SCROLL TO CONTINUE WITH CONTENT
"Ya akhirnya nasi yang saya masak pada kebuang, jadi mubazir. Saya langsung teriak minta suami saya buat ngamanin barang-barang di rumah," tuturnya.
Ini kali pertama Mariani dan suaminya merasakan pahit getir penggusuran di Ibukota. Ia mengaku baru tinggal selama satu tahun di bawah kolong jembatan.
"Saya ke sini diajak sama kakak saya, sekarang ke Jakarta mau nyari tempat tinggal di mana? Semuanya serba mahal. Lagipula memang rezeki saya juga di sini," tuturnya.
Lain halnya dengan Solihin (45), pria beranak dua itu berprofesi sebagai pemulung. Kesehariannya mencari barang bekas di sekitar Jakarta Timur, menjadikan kolong jembatan sebagai tempat singgah.
"Ya di sini cuma kalau abis keliling, balik ke sini untuk istirahat, paginya langsung nyari sampah lagi," ujar pria kelahiran Brebes itu.

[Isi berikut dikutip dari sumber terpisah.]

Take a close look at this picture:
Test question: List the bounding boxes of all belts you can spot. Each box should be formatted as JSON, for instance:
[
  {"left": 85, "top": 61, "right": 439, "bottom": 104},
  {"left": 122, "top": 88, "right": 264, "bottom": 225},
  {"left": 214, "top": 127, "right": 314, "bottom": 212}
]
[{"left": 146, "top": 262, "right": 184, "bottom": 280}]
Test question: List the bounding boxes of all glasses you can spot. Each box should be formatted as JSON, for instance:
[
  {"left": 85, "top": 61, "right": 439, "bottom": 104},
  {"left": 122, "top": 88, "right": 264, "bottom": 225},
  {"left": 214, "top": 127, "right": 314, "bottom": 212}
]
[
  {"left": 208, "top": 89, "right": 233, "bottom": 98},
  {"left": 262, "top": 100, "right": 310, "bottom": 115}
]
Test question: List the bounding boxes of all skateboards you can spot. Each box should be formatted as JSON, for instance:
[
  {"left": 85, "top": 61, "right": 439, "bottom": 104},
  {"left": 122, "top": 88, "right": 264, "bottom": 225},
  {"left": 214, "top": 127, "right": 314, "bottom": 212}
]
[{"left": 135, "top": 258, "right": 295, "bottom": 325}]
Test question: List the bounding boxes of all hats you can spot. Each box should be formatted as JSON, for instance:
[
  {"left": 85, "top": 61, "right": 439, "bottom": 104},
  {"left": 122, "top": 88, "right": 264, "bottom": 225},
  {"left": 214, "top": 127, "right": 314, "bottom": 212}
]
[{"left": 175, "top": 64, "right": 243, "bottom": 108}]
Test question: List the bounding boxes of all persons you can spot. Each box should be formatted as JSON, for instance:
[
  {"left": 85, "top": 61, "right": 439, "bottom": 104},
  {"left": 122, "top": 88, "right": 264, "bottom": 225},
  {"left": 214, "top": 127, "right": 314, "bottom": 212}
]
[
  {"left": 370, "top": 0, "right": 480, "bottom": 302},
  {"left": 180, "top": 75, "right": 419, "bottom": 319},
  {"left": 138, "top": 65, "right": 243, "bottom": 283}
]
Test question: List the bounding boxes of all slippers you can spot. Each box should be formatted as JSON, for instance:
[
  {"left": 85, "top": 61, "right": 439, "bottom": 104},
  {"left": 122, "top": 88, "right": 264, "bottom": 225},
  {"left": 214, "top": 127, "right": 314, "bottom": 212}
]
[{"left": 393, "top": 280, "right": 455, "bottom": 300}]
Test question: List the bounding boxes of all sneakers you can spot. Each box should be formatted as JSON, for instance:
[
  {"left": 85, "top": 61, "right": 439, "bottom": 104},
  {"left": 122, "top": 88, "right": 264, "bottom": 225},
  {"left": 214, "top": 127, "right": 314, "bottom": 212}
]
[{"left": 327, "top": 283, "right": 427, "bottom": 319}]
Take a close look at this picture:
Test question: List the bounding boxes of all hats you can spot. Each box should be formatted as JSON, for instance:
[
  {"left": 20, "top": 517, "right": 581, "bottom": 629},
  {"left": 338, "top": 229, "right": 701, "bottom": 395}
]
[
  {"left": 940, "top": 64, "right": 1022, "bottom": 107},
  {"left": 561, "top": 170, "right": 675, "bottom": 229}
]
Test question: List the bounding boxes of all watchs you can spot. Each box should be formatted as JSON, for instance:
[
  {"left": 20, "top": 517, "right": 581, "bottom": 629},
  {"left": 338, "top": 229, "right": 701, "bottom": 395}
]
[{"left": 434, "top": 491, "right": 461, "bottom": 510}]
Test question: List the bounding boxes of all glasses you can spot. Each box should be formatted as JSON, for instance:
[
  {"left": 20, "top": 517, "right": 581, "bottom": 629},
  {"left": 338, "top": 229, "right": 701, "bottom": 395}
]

Selama ini, mereka tinggal tidak pernah dipungut biaya. Adapun uang Rp 50 ribu untuk membayar listrik. "Listriknya nyambung dari atas, setiap bulan selalu bayar. Ya kalau begini sekarang tidak tahu lagi mau kemana saya, cuma bisa pasrah," imbuh Solihin.
Penertiban di kolong jembatan Kampung Melayu itu dipimpin oleh Walikota Jakarta Timur Bambang Musyawardhana. Di mata Bambang, keberadaan permukiman tersebut ilegal.
"Mereka itu liar, mayoritas dari luar DKI Jakarta. Hasil pendataan Camat Jatinegara, setidaknya ada 250 jiwa atau sekitar 80 KK. Mereka nanti akan kita pulangkan ke kampung halamannya," tegas Bambang.